A preeminent scholar who pioneered the study of Russian avant-garde literature, Markov was responsible for such classics of the field as "The Longer Poems of Velimir Khlebnikov" (1962), "Russian Futurism: A History" (1968), "Russian Imagism, 1919–1924" (1980) and "A Commentary on the Poems of K.D. Bal'mont" (2 vols., 1998–1992).

He also published numerous anthologies of Russian verse and prose, both in Russian and in English translation, and together with Harvard University professor John Malmstad wrote the first comprehensive monograph on the poet Mikhail Kuzmin, a prominent figure in Russia's "Silver Age" of poetry in the early 20th century.

"He was one of the best-known scholars in our field," said Ronald Vroon, chair of UCLA's Department of Slavic Language and Literatures. "Many people were introduced to modernist Russian poetry through his works, especially through an influential 600-page anthology that he co-edited with American poet Merrill Sparks."

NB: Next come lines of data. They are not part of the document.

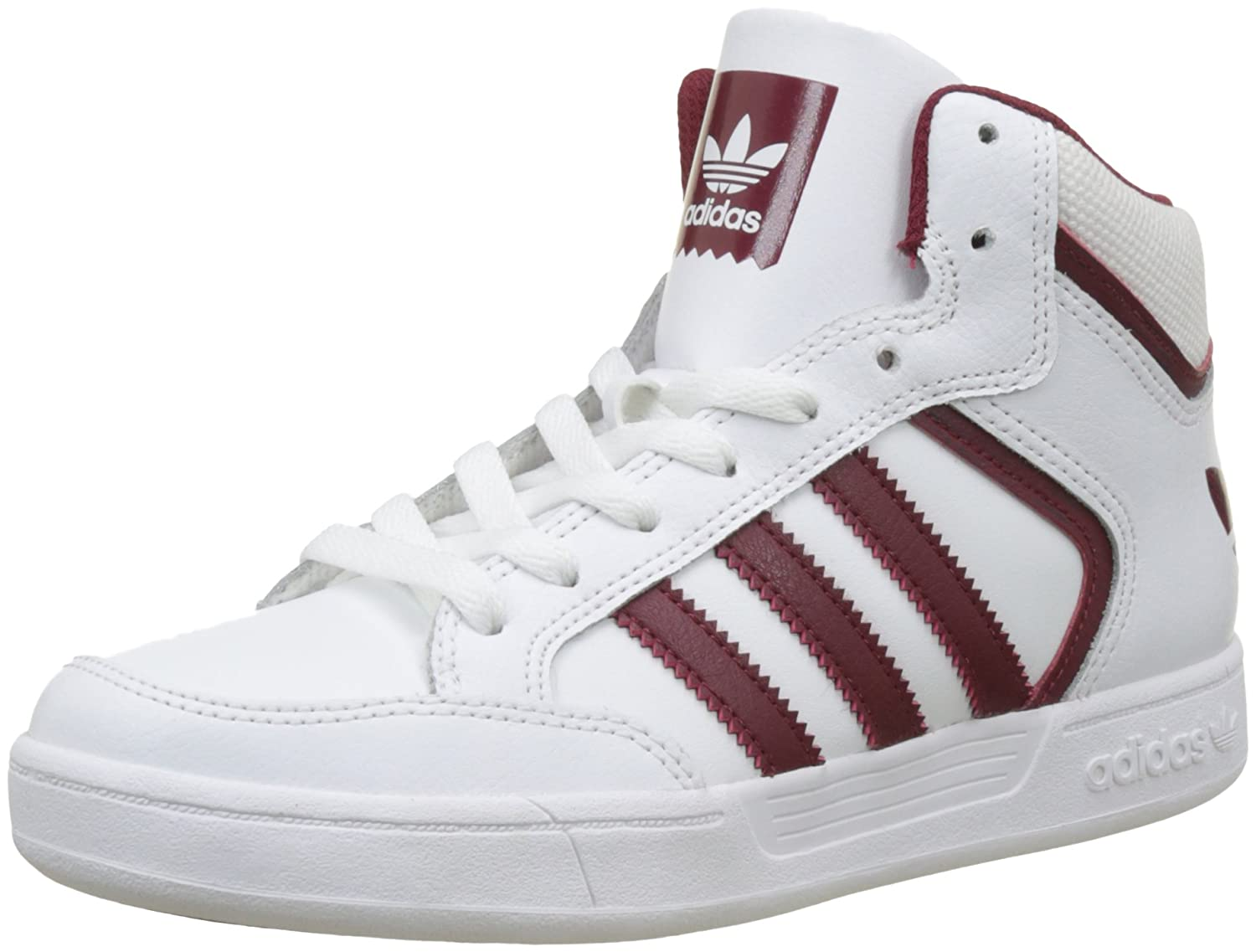 purchase cheap 3567d fb568 adidas Unisex-Erwachsene Varial Mid Hohe Sneaker 44 23 EUWei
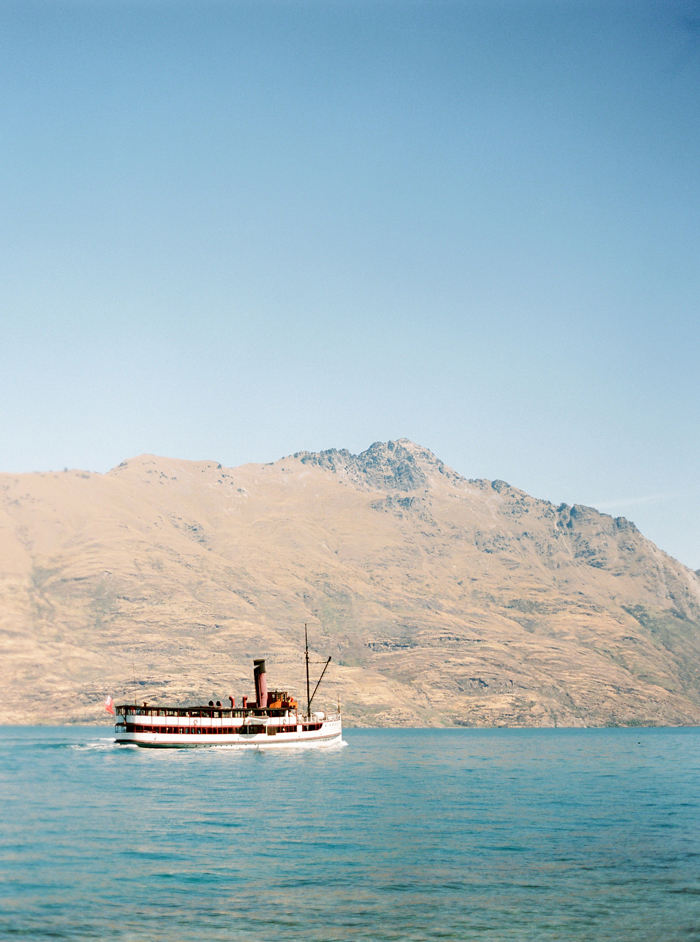 queenstown_by_Brancoprata07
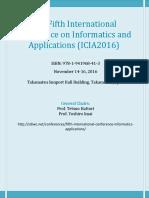 Icia2016 Full PDF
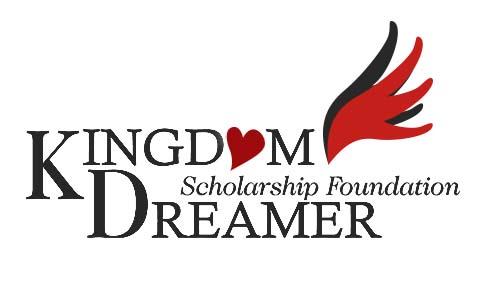 KDSF logo.jpg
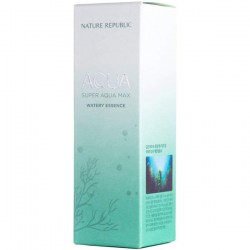Купить эссенцию для лица Nature Republic Super Aqua Max Watery Essence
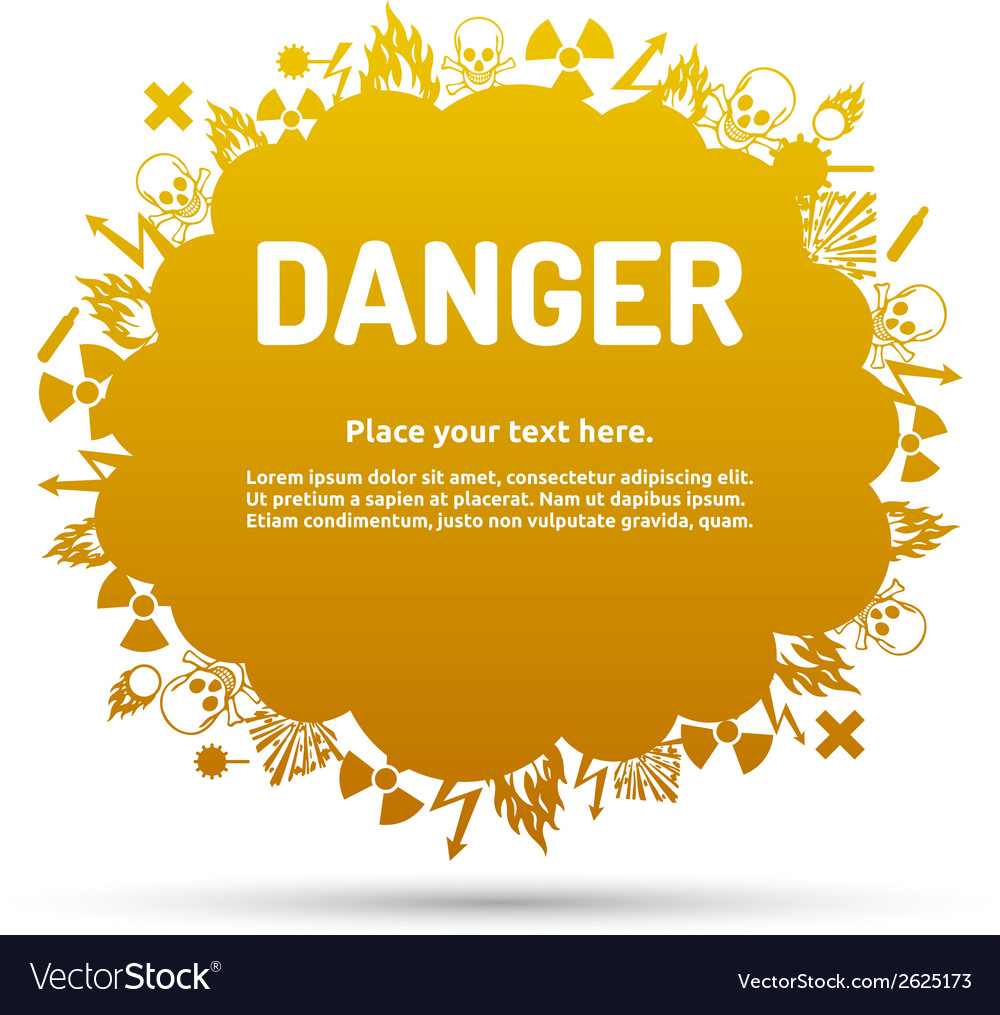 Danger sign set in cloud banner vector | Price: 1 Credit (USD $1)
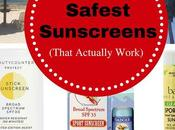 Safest Sunscreens (That Actually Work)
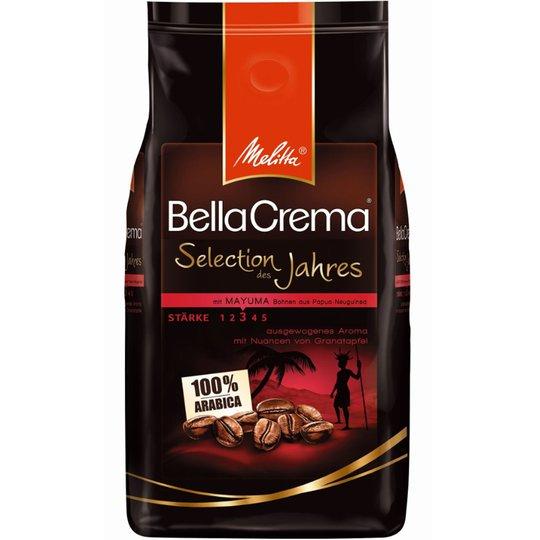 "Kaffebönor ""Selection Jahres"" 1kg - 34% rabatt"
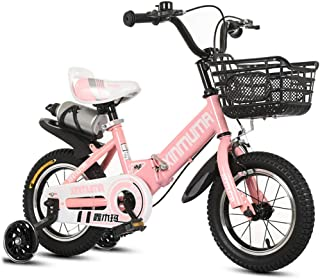 Kids' Bikes Children's Bicycle 2-12 Years Old Folding Shock Absorber Baby Bicycle with Flash Training Wheel and Kettle 12/14/16/18 inch Double Brake Bicycle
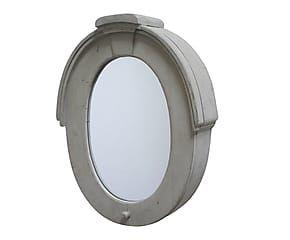 Miroir, bois et verre - gris
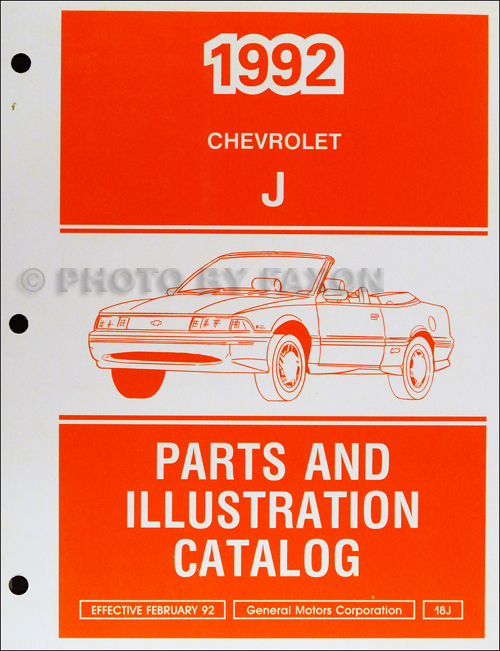 1992 Chevrolet Cavalier Parts Book Original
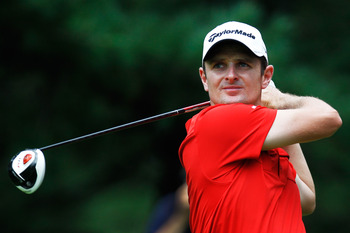 Justin Rose is another player knocking on the door of superstardom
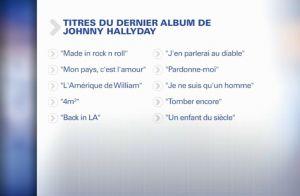 Johnny Hallyday : Dix chansons validées par leur père, les aînés en difficulté ?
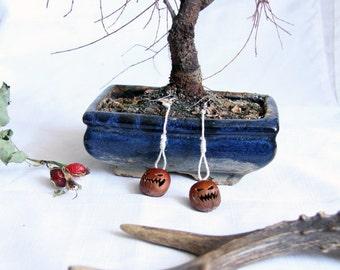 Halloween, scary earrings, scary jewellery, accessories, earrings, hazelnut earrings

Markov is also remembered as a poet in his own right. "His verse occupies a permanent place in the canon of 20th-century Russian literature," Vroon said.

Born in 1920, Markov spent the first two decades of his life in Leningrad (today's St. Petersburg) and belonged to the generation that bore the fullest brunt of Stalinist terror, Vroon said. He lost both his father and his grandfather to the Great Purge of 1937. His mother was arrested and sent to a labor camp, from which she was released only after World War II.

In the midst of these horrors, Markov attended Leningrad State University, where he studied Germanic languages under some of the most illustrious figures in the Russian academy.

When Germany invaded the Soviet Union in the summer of 1941, Markov volunteered for military service and was assigned to an infantry artillery battalion in the Leningrad home guard, Vroon said. Only three months into the war, while serving as a courier between infantry units positioned around the Leningrad suburb of Novyi Peterhof, Markov was severely wounded by enemy fire and taken prisoner. He survived, thanks largely to the conscientiousness of a Russian doctor who cared for him at the German prisoner-of-war hospital to which he was taken in Russia. Eventually, he was removed to Germany, where he remained a POW until 1945.

Following the end of the war, Markov settled in the German city of Regensburg, in Bavaria, where he married Lydia Ivanovna Yakovleva, who had been a well-known actress at Leningrad's celebrated Aleksandrinsky Theatre. While serving as a supply officer in the United Nations Relief and Rehabilitation Administration, he launched a career as a poet and critic. During his four years in Regensburg, he published his first book of poems ("Verses," in 1948), an anthology of American novellas translated into Russian, and an article on Emily Dickinson, which was particularly remarkable for its translation of selections of her verse — the first time her poems had appeared in Russian.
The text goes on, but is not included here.